[Stored entries]
__________________________________________________

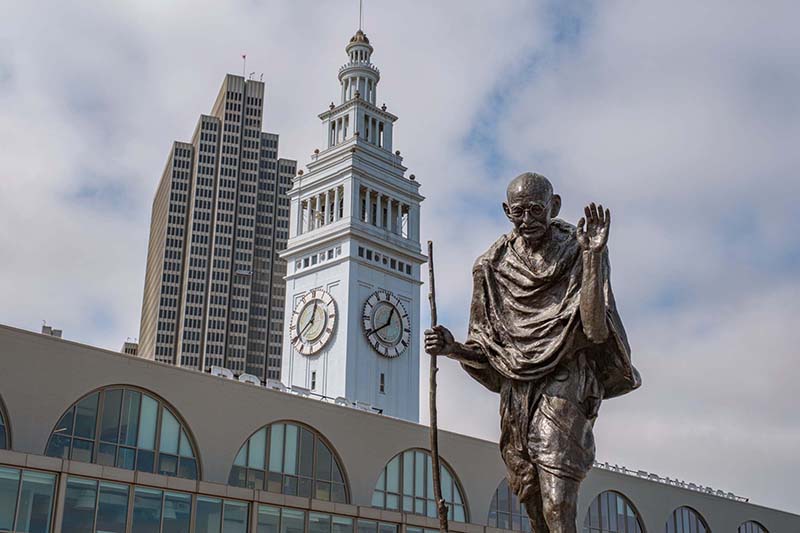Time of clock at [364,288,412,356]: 12:39
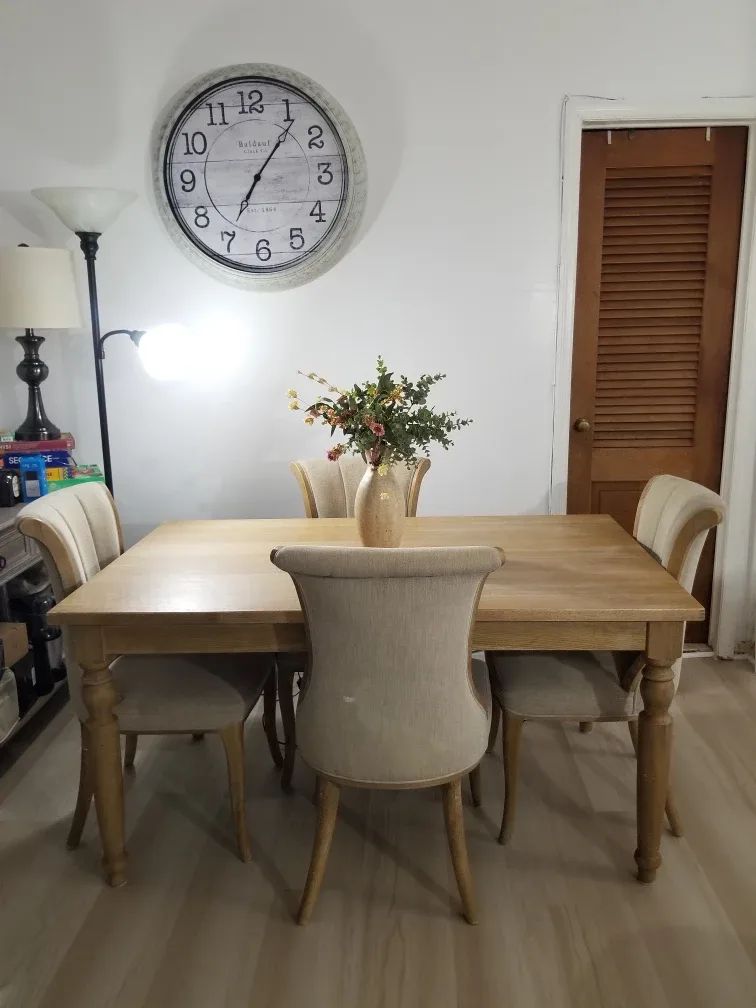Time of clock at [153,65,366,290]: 7:06
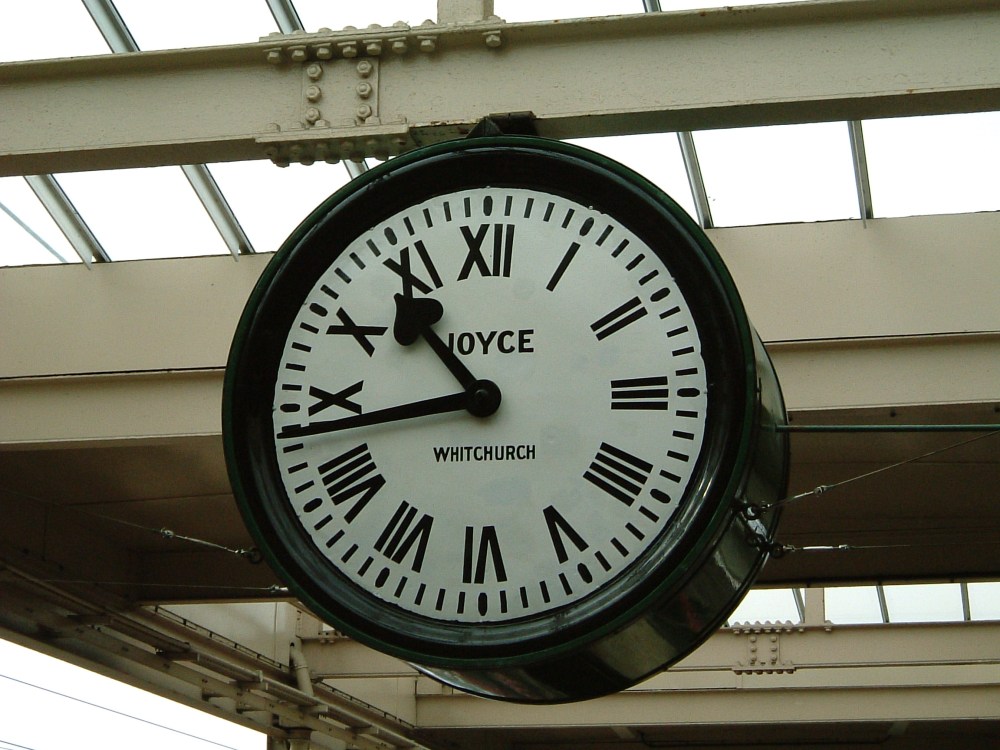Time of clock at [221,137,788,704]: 10:43
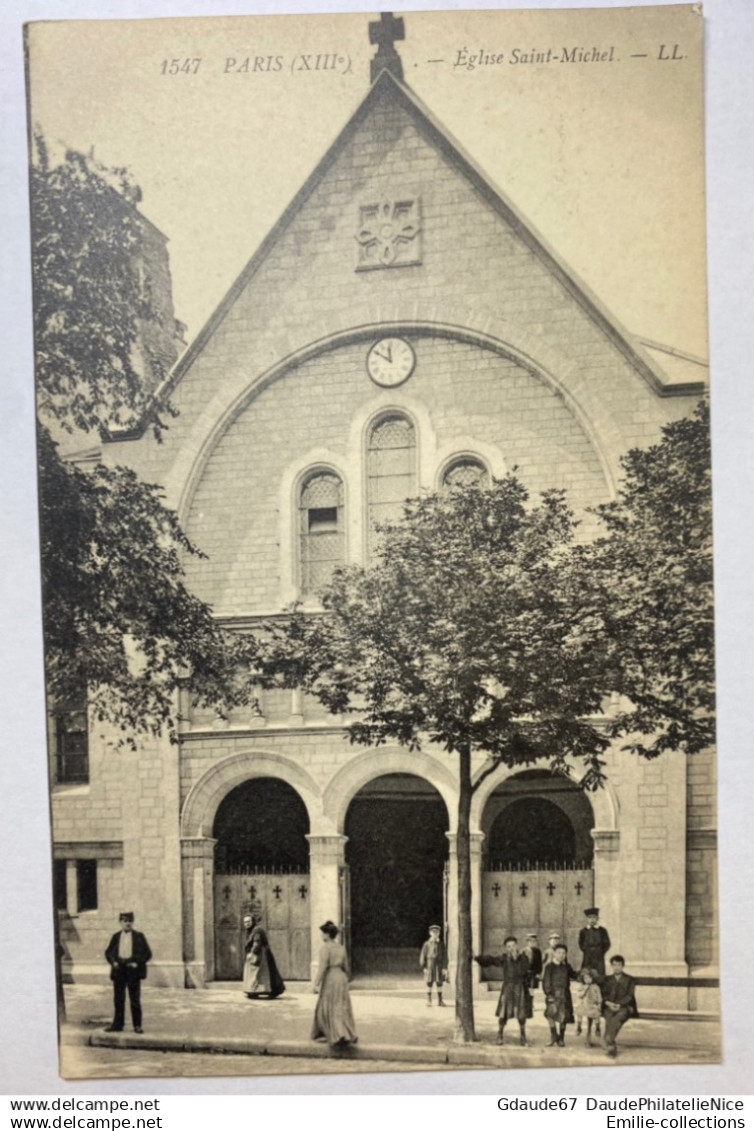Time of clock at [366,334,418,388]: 11:50
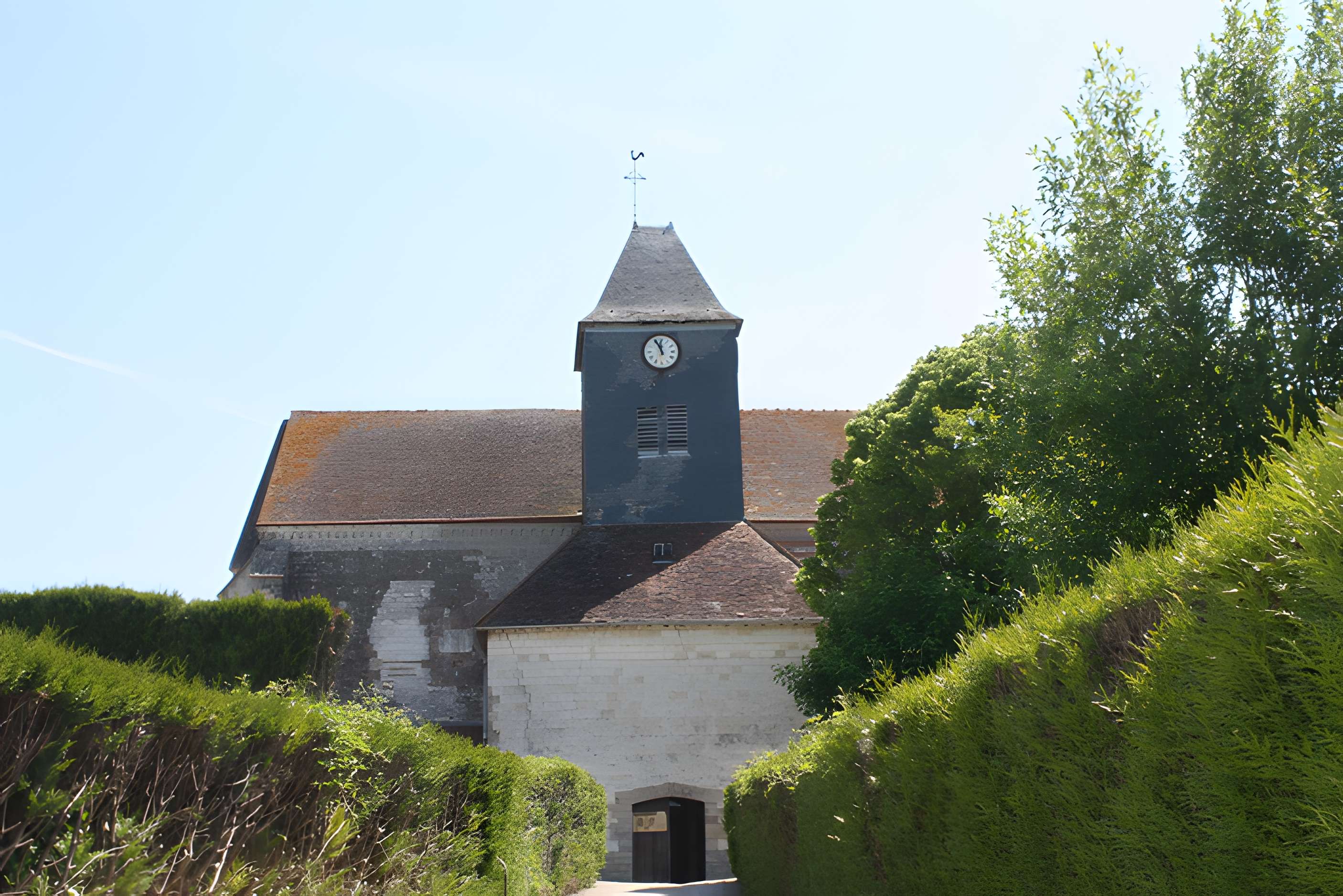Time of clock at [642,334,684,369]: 11:55
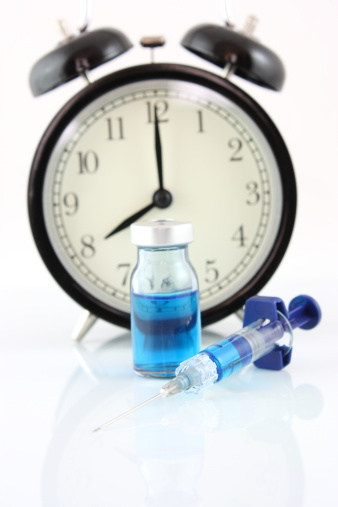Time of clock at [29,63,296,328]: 8:00
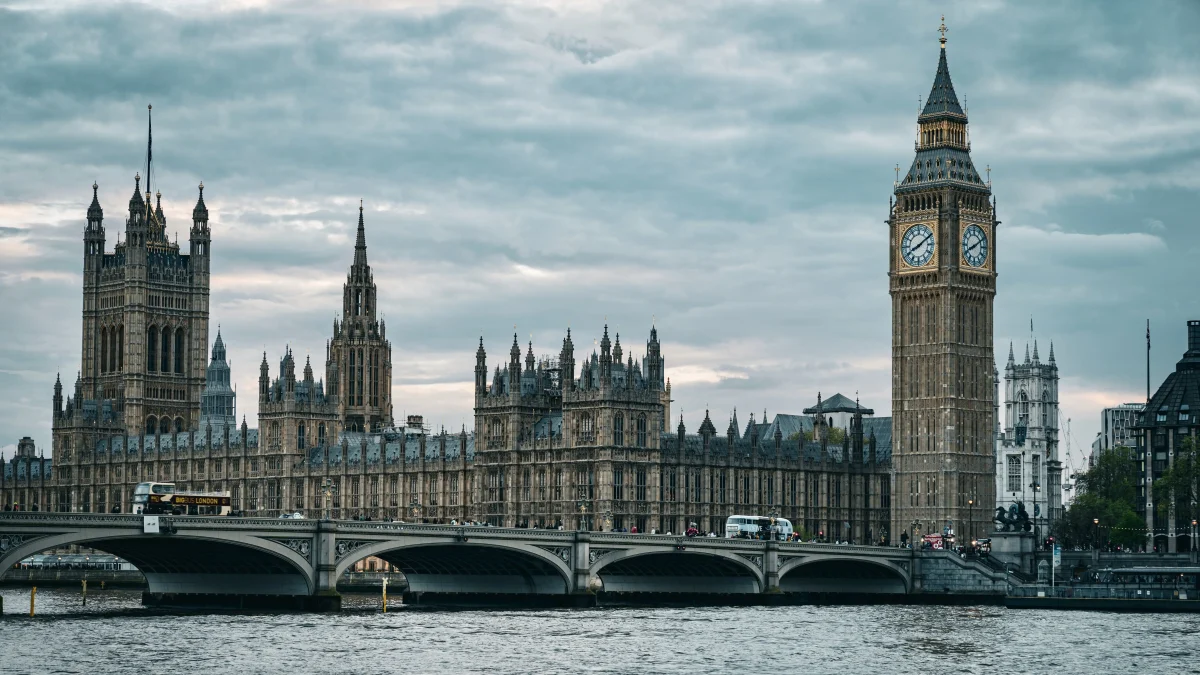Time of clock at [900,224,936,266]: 8:09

__________________________________________________

# WHAT YOU NEED TO DO
Update the records above by swapping "Time of clock at" for "Clock reading at" in every line, with nothing else changed. Leave the pictures out of your answer.

# ANSWER FOR THE TASK
Clock reading at [364,288,412,356]: 12:39
Clock reading at [153,65,366,290]: 7:06
Clock reading at [221,137,788,704]: 10:43
Clock reading at [366,334,418,388]: 11:50
Clock reading at [642,334,684,369]: 11:55
Clock reading at [29,63,296,328]: 8:00
Clock reading at [900,224,936,266]: 8:09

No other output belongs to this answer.